Instruções de trabalho:
Indique se cada uma das afirmações seguintes está de acordo com o acórdão, respondendo sim ou não e citando as palavras do texto que o comprovam.
1. A decisão foi tomada por unanimidade.
2. O recurso provém da comarca de Coimbra.
3. Segundo o sumário, a secretaria só notifica a parte para pagar a multa se houver requerimento nesse sentido.

Página:
+++
Acórdão do Tribunal da Relação de Coimbra
Processo:
578/04.0TBTNV-A.C1
Nº Convencional: JTRC
Relator: HÉLDER ROQUE
Descritores: PRAZO
NOTIFICAÇÃO
PAGAMENTO
MULTA
Data do Acordão: 10/24/2006
Votação: UNANIMIDADE
Tribunal Recurso: COMARCA DE TORRES NOVAS - 1º JUÍZO
Texto Integral: S
Meio Processual: AGRAVO
Decisão: REVOGADA
Legislação Nacional: ARTIGO 145º Nº6 DO CPC
Sumário: 1. Decorridos os três primeiros dias úteis subsequentes ao termo do prazo para a prática do acto, sem ter sido paga a multa devida, a secretaria, independentemente de requerimento ou despacho, deve notificar a parte para pagar a multa-sanção, a que se reporta o nº 6 do art.145º do CPC, ou, então, deve o Tribunal determiná-lo, na hipótese de tal falta ter passado despercebida à secretaria.
+++
Registos de uma recolha de dados:
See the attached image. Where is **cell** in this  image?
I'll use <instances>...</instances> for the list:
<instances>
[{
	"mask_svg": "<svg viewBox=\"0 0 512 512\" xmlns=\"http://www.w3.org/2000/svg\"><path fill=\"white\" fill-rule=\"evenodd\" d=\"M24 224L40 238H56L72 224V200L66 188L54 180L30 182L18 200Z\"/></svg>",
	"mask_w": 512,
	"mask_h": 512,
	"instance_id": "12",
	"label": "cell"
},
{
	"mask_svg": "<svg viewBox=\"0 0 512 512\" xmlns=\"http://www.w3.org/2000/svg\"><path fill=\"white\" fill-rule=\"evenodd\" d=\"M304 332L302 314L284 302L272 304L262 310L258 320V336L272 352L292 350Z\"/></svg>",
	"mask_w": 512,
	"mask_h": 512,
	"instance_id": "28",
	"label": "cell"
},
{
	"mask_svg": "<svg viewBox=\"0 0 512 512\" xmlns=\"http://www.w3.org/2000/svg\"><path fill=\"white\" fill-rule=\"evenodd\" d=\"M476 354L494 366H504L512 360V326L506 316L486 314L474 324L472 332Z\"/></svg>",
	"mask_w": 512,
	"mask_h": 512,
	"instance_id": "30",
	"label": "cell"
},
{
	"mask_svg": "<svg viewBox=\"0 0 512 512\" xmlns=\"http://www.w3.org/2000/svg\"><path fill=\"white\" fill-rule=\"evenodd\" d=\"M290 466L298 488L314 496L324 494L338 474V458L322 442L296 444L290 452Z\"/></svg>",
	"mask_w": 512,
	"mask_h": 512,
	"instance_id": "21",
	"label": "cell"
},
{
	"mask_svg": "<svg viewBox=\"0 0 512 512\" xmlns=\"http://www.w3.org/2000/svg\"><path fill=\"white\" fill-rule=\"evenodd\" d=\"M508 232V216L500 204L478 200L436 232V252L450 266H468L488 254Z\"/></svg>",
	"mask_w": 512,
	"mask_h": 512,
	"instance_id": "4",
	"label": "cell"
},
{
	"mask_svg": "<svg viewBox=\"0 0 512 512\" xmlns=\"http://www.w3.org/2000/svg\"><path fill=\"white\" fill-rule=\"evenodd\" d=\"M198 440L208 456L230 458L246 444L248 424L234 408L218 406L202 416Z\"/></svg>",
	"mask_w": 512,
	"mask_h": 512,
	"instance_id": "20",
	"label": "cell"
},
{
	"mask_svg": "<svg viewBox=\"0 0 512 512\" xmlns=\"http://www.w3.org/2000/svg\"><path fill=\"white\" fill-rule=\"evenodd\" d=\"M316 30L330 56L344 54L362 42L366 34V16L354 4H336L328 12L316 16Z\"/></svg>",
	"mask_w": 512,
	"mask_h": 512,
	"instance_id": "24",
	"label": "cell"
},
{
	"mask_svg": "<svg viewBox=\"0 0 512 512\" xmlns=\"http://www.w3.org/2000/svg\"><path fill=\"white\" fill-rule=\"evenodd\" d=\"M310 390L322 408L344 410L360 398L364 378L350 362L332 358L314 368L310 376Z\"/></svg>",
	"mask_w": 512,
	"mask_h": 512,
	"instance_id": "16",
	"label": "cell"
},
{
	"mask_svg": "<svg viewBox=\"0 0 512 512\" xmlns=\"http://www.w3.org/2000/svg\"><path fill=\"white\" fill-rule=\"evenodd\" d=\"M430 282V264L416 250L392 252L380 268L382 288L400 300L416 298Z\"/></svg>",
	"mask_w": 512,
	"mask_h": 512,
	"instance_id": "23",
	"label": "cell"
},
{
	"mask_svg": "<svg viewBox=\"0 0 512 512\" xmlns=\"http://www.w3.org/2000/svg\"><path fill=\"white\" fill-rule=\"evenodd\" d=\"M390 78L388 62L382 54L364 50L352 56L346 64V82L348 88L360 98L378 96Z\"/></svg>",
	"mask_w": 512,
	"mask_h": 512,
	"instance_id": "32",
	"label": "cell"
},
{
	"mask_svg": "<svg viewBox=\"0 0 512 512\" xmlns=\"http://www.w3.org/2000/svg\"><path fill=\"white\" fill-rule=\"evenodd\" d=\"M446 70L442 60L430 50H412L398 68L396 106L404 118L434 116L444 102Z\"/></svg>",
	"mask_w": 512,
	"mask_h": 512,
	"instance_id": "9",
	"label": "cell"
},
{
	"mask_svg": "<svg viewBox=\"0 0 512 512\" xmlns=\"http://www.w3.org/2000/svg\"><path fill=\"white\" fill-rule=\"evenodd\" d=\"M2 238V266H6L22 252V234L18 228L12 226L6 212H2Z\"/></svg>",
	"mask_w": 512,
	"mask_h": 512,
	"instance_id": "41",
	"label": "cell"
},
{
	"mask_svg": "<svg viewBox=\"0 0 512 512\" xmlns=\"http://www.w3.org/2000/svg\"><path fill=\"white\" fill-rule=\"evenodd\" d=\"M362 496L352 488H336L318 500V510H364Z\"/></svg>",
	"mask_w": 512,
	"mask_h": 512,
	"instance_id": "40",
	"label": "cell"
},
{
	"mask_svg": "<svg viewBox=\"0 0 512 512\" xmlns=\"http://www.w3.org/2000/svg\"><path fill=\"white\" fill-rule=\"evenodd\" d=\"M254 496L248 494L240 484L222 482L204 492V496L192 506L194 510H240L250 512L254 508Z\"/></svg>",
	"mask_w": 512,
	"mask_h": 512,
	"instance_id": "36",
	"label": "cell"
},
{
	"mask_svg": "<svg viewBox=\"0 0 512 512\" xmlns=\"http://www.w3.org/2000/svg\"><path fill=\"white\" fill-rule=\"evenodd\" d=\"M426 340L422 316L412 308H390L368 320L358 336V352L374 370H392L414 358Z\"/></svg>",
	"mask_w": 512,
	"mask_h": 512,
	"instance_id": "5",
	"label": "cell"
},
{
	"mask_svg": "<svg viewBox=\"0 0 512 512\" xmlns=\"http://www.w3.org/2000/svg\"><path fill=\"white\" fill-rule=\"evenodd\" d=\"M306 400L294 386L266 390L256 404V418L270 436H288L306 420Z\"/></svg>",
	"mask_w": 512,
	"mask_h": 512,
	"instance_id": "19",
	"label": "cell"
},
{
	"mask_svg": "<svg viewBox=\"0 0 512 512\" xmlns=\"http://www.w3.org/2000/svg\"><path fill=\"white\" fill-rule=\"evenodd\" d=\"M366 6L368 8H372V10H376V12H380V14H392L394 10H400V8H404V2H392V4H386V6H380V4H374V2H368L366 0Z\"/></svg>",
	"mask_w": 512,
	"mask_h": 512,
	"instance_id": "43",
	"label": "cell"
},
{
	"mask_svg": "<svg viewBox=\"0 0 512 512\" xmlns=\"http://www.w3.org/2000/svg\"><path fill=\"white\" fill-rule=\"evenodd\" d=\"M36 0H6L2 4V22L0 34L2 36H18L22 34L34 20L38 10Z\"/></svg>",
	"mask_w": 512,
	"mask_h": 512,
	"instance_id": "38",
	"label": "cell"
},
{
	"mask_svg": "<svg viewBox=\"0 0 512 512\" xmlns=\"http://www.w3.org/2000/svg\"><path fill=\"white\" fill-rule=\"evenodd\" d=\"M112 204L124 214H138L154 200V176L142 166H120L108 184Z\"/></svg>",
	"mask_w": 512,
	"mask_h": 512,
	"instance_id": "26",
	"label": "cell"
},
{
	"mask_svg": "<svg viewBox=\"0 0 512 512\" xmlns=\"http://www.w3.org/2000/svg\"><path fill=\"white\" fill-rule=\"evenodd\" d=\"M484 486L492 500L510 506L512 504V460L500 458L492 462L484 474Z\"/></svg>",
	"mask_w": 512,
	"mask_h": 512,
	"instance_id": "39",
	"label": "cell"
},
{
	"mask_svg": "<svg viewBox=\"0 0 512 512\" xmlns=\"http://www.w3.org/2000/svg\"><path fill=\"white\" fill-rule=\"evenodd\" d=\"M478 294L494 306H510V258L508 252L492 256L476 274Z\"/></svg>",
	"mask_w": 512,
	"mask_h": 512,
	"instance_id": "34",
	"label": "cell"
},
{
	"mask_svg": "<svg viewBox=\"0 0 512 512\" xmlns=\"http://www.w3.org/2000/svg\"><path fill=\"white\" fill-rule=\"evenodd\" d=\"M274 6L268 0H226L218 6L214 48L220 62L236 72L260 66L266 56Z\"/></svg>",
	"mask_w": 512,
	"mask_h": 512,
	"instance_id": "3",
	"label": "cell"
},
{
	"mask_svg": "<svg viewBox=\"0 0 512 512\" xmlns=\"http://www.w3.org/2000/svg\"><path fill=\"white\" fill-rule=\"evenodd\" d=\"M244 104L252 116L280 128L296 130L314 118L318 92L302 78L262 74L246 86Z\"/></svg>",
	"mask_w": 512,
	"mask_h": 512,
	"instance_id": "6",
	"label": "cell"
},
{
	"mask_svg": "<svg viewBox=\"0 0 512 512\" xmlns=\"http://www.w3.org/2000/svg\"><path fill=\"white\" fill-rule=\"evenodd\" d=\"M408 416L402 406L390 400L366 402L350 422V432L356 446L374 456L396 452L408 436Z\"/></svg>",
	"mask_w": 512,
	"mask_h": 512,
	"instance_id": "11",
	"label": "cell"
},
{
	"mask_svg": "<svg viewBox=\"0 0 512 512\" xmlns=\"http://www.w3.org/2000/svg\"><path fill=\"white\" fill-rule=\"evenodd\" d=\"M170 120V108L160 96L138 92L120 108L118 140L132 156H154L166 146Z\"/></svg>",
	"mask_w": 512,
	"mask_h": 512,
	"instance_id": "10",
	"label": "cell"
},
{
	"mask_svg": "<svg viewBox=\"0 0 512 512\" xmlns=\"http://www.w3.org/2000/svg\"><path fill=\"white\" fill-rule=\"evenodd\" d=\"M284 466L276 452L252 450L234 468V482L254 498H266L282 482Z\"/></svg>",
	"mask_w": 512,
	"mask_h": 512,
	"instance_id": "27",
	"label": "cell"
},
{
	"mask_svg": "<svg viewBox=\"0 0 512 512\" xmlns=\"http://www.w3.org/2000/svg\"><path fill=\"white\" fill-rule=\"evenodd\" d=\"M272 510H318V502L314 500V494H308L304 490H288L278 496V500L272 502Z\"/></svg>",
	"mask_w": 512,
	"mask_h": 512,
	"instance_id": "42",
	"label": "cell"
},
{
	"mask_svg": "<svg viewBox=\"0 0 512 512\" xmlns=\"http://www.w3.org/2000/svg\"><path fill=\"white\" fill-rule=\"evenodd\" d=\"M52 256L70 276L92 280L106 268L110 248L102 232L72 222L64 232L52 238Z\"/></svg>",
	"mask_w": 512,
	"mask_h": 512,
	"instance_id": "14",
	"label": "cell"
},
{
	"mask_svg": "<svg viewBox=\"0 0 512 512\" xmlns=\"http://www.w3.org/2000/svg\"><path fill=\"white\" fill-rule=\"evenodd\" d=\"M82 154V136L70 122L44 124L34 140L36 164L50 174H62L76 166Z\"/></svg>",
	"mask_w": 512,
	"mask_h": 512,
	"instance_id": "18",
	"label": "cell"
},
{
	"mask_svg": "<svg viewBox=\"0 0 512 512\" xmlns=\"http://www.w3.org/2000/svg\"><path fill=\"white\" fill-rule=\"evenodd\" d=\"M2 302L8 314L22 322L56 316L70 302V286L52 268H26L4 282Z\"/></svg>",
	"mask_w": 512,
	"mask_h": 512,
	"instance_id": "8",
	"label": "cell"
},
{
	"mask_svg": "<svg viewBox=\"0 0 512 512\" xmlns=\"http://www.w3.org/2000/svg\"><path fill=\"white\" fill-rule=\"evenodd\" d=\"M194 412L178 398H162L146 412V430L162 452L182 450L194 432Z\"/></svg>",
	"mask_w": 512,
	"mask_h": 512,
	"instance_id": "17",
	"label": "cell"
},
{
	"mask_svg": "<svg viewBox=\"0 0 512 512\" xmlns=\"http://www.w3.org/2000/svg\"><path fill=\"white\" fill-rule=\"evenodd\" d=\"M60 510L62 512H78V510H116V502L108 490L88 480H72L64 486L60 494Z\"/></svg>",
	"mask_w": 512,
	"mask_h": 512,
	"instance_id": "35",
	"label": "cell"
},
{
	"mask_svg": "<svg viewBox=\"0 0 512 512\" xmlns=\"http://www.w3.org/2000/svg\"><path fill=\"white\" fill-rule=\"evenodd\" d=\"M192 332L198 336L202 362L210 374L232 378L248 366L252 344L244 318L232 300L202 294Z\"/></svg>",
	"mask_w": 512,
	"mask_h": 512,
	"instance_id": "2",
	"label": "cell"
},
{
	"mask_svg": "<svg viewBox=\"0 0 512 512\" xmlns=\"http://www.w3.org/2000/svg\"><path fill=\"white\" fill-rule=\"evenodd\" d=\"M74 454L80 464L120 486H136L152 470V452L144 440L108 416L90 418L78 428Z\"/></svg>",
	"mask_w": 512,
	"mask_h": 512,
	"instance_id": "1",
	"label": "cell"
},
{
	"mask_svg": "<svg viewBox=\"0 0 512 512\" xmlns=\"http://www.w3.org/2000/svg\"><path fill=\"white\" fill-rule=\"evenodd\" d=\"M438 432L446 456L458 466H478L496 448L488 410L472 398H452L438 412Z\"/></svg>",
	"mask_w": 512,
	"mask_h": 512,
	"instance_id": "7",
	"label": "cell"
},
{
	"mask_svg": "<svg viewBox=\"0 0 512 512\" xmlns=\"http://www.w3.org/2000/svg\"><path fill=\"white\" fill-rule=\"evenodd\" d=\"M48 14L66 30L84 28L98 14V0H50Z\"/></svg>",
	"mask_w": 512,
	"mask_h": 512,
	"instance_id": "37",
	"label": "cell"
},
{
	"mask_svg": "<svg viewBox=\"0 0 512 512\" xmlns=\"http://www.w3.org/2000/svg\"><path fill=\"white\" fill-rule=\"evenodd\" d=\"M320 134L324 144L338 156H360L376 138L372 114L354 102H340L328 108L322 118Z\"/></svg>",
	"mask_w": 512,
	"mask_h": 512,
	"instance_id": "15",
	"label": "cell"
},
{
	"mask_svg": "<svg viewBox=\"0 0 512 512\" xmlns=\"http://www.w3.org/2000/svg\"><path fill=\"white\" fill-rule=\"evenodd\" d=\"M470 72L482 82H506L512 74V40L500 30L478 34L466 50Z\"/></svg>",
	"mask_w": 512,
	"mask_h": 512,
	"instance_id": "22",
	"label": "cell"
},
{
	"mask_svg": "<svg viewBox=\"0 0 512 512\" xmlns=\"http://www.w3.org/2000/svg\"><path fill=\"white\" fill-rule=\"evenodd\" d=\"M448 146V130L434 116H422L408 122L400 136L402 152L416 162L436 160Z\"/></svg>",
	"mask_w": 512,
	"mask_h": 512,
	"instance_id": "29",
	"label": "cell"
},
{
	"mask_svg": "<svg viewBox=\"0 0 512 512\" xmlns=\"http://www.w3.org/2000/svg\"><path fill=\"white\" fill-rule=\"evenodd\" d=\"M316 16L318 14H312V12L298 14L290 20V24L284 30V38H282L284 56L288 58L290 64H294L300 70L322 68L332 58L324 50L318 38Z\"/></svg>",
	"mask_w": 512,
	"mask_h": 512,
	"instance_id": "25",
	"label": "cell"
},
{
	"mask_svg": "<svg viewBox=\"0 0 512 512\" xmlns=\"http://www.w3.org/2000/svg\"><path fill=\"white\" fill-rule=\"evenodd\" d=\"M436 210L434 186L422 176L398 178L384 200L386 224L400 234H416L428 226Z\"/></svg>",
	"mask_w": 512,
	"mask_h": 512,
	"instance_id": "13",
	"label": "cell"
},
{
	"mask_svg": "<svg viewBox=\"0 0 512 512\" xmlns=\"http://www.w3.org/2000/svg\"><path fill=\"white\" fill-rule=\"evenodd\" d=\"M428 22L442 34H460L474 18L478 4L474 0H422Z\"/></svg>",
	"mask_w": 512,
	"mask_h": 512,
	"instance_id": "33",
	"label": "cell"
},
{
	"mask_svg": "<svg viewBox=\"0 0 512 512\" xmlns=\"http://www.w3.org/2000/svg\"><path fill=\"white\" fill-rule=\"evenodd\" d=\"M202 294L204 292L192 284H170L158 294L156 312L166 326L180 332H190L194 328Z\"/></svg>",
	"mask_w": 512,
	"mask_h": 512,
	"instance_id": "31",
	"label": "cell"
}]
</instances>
+++
Resolução do problema:
1. Sim: «Votação: UNANIMIDADE».
2. Não: «Tribunal Recurso: COMARCA DE TORRES NOVAS - 1º JUÍZO».
3. Não: «independentemente de requerimento ou despacho».